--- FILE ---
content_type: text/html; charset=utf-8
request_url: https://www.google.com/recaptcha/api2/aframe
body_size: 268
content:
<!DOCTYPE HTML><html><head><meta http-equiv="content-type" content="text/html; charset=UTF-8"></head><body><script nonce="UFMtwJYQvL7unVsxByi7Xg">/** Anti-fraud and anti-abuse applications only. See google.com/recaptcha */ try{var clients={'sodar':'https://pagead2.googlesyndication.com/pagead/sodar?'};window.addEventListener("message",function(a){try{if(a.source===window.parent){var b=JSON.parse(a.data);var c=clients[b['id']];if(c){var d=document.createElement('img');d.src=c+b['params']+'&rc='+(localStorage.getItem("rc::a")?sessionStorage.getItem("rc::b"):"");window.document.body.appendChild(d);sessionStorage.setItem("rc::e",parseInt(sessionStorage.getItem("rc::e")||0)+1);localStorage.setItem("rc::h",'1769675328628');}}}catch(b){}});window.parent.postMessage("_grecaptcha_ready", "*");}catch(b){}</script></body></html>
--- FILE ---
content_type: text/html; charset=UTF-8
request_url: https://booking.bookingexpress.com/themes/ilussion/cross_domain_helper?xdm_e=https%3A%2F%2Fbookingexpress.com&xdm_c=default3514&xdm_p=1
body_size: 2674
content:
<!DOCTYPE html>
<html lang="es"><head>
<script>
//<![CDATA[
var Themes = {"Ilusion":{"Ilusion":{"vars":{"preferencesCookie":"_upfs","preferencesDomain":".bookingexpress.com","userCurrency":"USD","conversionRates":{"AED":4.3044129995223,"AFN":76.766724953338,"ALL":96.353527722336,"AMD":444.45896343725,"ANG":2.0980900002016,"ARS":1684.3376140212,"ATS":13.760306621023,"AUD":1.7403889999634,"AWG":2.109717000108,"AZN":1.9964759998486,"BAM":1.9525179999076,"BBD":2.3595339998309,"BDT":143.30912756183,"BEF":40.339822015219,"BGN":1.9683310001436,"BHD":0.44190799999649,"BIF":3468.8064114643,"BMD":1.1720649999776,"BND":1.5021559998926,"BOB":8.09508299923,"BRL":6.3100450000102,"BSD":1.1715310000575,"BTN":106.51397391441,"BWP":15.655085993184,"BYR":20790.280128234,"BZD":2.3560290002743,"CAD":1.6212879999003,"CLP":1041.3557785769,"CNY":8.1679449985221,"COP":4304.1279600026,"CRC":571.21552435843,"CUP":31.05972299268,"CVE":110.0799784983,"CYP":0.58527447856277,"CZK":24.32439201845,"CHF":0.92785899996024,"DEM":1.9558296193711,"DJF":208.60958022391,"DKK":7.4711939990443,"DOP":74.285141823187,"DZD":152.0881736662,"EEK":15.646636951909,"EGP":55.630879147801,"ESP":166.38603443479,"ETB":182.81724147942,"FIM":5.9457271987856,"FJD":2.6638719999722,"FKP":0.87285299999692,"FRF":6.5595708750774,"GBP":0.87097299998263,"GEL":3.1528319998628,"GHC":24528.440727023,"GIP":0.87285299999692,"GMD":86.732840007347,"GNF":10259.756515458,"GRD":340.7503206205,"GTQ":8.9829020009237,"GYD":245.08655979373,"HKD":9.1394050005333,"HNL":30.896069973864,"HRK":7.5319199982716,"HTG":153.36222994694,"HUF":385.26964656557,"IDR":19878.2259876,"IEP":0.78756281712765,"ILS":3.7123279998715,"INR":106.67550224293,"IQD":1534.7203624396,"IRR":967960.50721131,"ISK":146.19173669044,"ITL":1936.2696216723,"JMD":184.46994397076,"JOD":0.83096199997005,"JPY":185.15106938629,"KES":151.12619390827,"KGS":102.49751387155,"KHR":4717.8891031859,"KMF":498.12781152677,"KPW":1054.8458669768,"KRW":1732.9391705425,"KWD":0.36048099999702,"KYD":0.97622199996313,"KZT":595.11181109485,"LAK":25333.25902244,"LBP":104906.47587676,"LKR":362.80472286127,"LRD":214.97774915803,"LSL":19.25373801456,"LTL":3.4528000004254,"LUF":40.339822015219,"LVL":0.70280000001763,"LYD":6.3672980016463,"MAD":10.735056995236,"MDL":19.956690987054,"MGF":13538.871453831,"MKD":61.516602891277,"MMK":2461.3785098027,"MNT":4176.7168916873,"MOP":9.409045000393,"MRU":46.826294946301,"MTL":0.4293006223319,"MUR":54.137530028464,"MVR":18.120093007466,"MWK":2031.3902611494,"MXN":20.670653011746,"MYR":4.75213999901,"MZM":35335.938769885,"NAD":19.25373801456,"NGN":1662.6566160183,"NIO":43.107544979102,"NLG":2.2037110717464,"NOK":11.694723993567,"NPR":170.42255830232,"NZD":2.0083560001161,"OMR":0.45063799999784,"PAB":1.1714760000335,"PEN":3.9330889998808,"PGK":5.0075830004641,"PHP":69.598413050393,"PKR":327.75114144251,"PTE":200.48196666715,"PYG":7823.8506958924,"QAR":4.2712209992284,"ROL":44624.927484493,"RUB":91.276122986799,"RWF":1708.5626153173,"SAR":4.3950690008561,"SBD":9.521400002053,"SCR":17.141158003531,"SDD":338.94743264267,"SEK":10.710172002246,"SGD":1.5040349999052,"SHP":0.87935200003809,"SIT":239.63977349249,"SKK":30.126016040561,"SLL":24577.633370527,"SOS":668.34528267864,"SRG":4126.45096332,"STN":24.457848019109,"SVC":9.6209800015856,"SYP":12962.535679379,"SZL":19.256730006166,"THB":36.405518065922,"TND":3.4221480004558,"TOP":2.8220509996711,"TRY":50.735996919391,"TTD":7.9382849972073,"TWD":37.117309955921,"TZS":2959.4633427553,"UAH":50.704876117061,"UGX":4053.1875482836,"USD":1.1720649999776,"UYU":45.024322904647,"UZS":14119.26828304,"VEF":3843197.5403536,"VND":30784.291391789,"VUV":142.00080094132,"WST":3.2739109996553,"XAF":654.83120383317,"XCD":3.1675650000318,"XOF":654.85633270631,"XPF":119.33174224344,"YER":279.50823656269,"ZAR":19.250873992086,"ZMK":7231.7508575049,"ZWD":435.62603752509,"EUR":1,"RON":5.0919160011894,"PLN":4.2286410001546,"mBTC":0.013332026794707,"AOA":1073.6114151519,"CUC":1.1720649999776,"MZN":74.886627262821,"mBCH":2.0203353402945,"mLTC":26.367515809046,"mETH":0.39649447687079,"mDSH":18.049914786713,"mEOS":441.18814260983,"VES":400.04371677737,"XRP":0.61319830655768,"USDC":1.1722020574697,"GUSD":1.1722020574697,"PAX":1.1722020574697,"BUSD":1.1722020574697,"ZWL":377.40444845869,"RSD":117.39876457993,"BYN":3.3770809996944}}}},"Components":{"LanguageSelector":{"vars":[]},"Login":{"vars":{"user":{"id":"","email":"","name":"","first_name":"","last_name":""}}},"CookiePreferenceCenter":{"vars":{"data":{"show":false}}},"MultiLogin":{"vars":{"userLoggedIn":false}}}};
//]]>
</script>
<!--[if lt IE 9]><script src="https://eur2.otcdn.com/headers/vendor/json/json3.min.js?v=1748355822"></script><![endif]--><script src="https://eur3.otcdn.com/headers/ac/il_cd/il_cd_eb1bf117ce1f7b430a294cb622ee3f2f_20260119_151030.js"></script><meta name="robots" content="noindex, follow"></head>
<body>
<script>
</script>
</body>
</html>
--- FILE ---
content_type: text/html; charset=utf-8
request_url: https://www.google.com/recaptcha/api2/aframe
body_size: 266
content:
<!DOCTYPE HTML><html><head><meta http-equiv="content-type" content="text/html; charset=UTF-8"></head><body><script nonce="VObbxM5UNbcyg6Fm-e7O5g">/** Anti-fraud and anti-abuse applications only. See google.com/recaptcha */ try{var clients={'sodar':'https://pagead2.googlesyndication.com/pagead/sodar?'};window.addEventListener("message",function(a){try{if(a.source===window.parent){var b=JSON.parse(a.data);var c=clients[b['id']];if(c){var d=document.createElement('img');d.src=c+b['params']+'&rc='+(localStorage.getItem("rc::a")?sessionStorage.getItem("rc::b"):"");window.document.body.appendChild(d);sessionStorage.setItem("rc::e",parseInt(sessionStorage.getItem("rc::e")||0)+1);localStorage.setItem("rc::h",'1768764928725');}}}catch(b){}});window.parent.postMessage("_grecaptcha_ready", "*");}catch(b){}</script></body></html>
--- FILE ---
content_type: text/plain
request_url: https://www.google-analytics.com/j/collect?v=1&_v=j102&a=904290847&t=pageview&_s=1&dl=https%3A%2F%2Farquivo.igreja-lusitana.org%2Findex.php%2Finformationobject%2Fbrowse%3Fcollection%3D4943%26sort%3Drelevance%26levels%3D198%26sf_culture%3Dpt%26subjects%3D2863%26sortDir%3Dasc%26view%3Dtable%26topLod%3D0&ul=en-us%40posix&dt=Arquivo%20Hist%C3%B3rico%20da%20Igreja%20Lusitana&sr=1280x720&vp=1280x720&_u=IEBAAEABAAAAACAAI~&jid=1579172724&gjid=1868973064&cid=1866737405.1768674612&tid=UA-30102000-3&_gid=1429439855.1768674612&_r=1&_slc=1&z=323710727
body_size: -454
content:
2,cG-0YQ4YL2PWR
********
What you should do | None of the lines before the one containing "content_type: text/plain" belong in the answer; reproduce that line and all later lines of the records exactly.

Response |
content_type: text/plain
request_url: https://www.google-analytics.com/j/collect?v=1&_v=j102&a=904290847&t=pageview&_s=1&dl=https%3A%2F%2Farquivo.igreja-lusitana.org%2Findex.php%2Finformationobject%2Fbrowse%3Fcollection%3D4943%26sort%3Drelevance%26levels%3D198%26sf_culture%3Dpt%26subjects%3D2863%26sortDir%3Dasc%26view%3Dtable%26topLod%3D0&ul=en-us%40posix&dt=Arquivo%20Hist%C3%B3rico%20da%20Igreja%20Lusitana&sr=1280x720&vp=1280x720&_u=IEBAAEABAAAAACAAI~&jid=1579172724&gjid=1868973064&cid=1866737405.1768674612&tid=UA-30102000-3&_gid=1429439855.1768674612&_r=1&_slc=1&z=323710727
body_size: -454
content:
2,cG-0YQ4YL2PWR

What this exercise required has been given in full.